From a clinical perspective, our findings support nonoperative treatment for an Achilles tendon rupture as a viable option for elderly patients who are not ideal surgical candidates. While both treatment approaches indicate a return to function, the timeline and road to recovery should be discussed with patients during shared decision-making. Importantly, our findings highlight a noticeable gap in high-quality data for this growing population.

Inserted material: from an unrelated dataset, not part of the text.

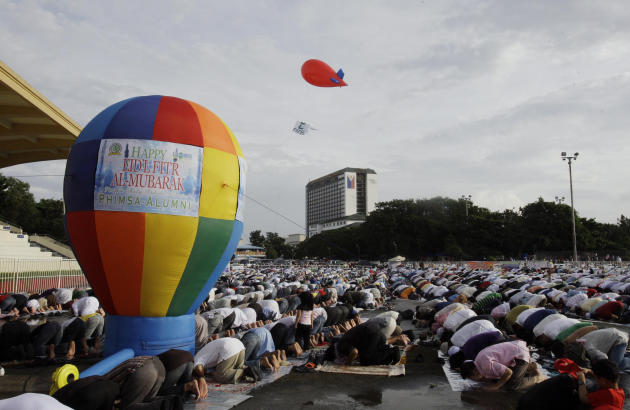 Filipino Muslims gather for an early morning prayer celebrating Eid al-Fitr, a Muslim holiday marking the end of Ramadan, the Islamic holy month of fasting, at the Quirino grandstand in Manila, Philip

Elderly patients, aged 65 years and older, can achieve high levels of satisfaction and functional return to pre-rupture baseline following both operative and nonoperative management for an Achilles tendon rupture. These results, while limited, suggest that individualized treatment planning can be effective in this population.
Future Research
These findings provide some data, yet it is evident that there is a deficit of high-quality research for this expanding population of elderly patients. To address this gap, large scale, multicenter database reviews are needed to increase the data pool, with a focus on standardized treatment protocols and consistent long term follow-up reporting. Future research should aim to rigorously compare operative and nonoperative outcomes targeting elderly patients with Achilles tendon ruptures.